Could the listing below be returned exactly, with its pictures left out?

*** Opening Dataset section ***

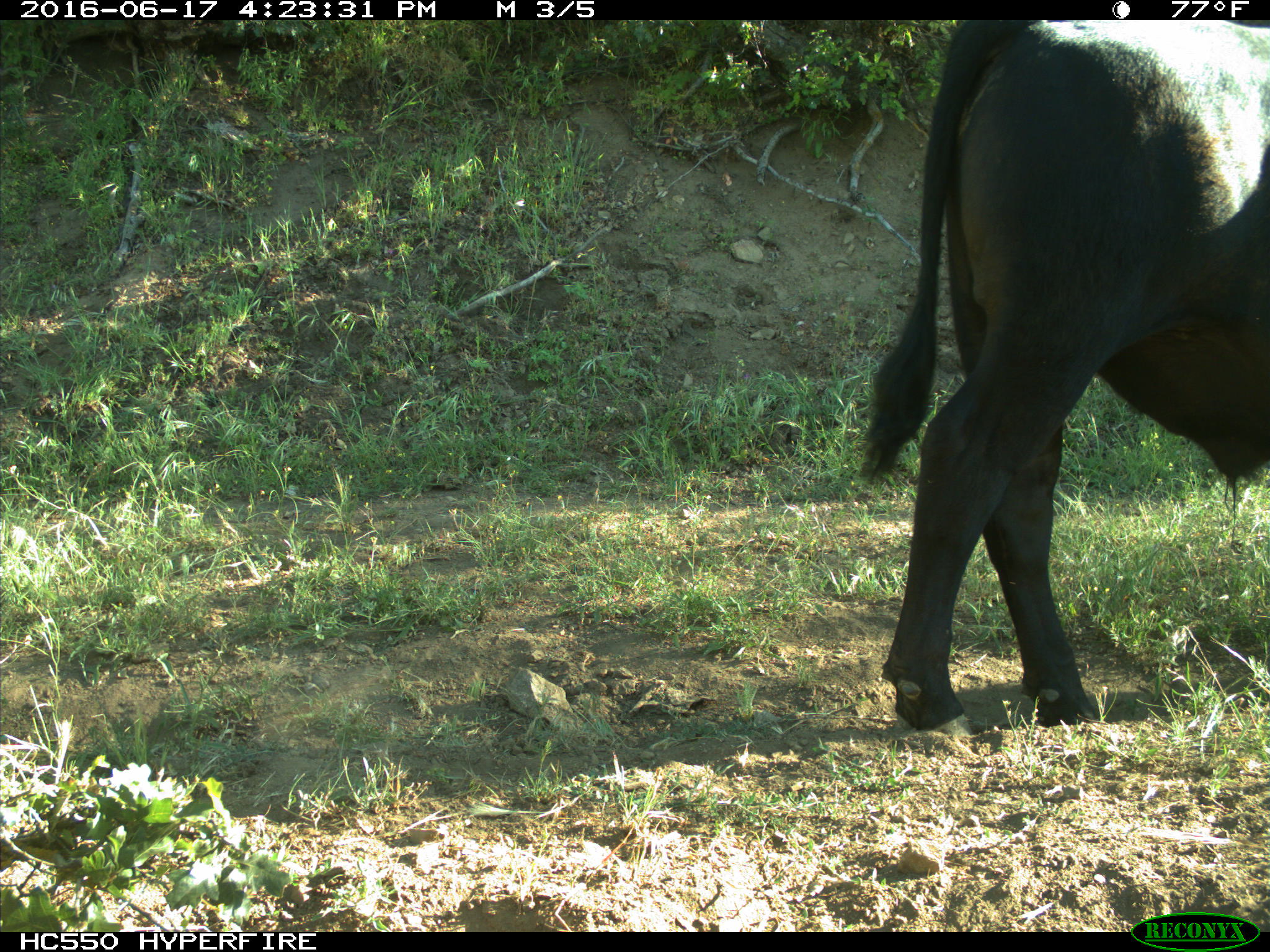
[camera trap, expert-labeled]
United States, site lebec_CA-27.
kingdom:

*** Closing Dataset section ***

Response for this exercise:
[camera trap, expert-labeled]
United States, site lebec_CA-27.
kingdom:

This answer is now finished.